For this purpose, an output of the node 232 needs to be partitioned into a stream 242 and a stream 244 by using the partitioning key set {B, C} of the query Q2 and an appropriate hash function to send the corresponding events to the node 252 and the node 254. Similarly, an output of the node 234 needs to be partitioned into a stream 246 and a stream 248 by using the partitioning key set {B, C} of the query Q2 and an appropriate hash function to send the corresponding events to the node 252 and the node 254.
Thus, in the example of FIG. 2B, even though the queries Q1 and Q2 are executed in parallel using four nodes 232, 234, 252, and 254, communications via four streams 242, 244, 246, and 248 occur among the four nodes 232, 234, 252, and 254. These communications consume network resources of the nodes.
US Patent Application Publication No. 2010/0030741, for example, discloses a method that receives a query plan including multiple queries, classifies the queries, computes an optimal partition set for each of the queries, and reconciles the optimal partition set of each of the queries with at least one subset of queries.
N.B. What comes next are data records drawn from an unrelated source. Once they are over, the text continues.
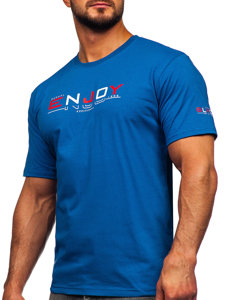 Camiseta algodón de manga corta con impresión para hombre azul Bolf 14739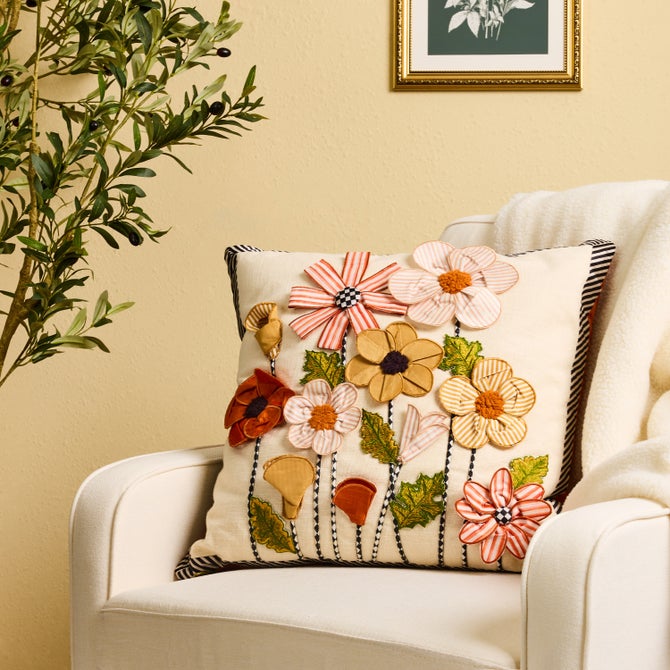 Striped Flowers Throw Pillow image number 1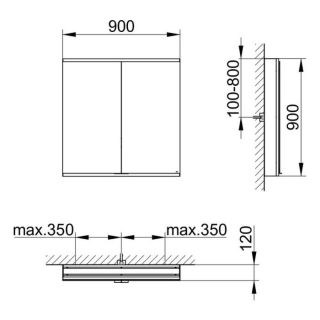 Зеркальный шкаф Keuco Royal Modular 800201091000200 90 см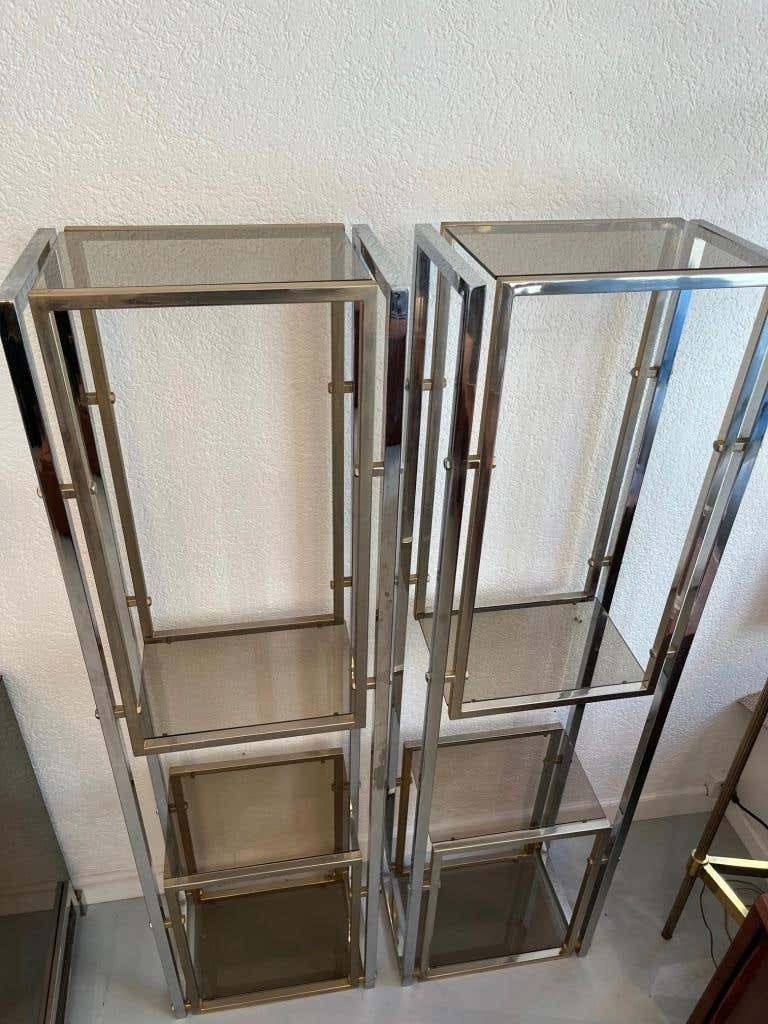 Vintage Pair Of Brass, Chrome & Glass Shelves, Italy, Ca. 1970s photo vintage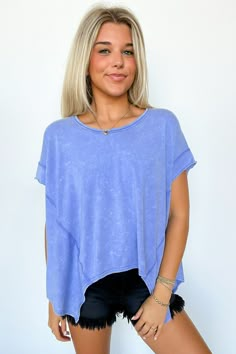 Details: This Roni Washed Relaxed Short Sleeve Top is the perfect blend of comfort and style. Made with a soft washed knit fabric, it features a round neck and raw edge details for a relaxed yet trendy look. Perfect for a casual day out (or in)!- Washed - Short sleeves Content: 100% cottonSize + Fit: Model is 5'8" (white) and 5'2" (Black) and wearing a Small - Approximate measurements from a size Small - Full length: 20"(Front)21.5"(Back)- Chest: 60"- Waist: 60"- Sleeves: 6.5"Brand: Very J Cheap Trendy Tops With Pockets, Cheap Cotton Preppy Tops, Cheap Urban Pre-shrunk Tops, Cheap Medium Wash Short Tops, Cheap Tops For Spring, Cheap Stretchy Trendy Tops, Cheap Cozy Summer Tops, Cheap Pink Tops For Day Out, Cheap Pink Short Length Tops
The method also selects at least one reconciled optimal partition set to be used by each of the queries, and stores the selected at least one reconciled optimal partition set in a computer readable medium.
Japanese Patent No. 4925143, for example, discloses a technology for analyzing a cause of a result of a stream data processing system taking into account a process performed by a unique window operator used in the stream data processing system.
Also, Japanese Laid-Open Patent Publication No. 2011-76153, for example, discloses a technology for automatically generating a query for complex event processing based on an event log. In this technology, patterns of combinations of attribute values frequently appearing in the event log are obtained, and frequently-occurring events are automatically generated based on the obtained patterns. Next, a frequently-occurring event sequence where labeled frequently-occurring events are arranged in the order of occurrence is generated. Then, a query for detecting the occurrence of an incident is generated based on the frequently-occurring event sequence.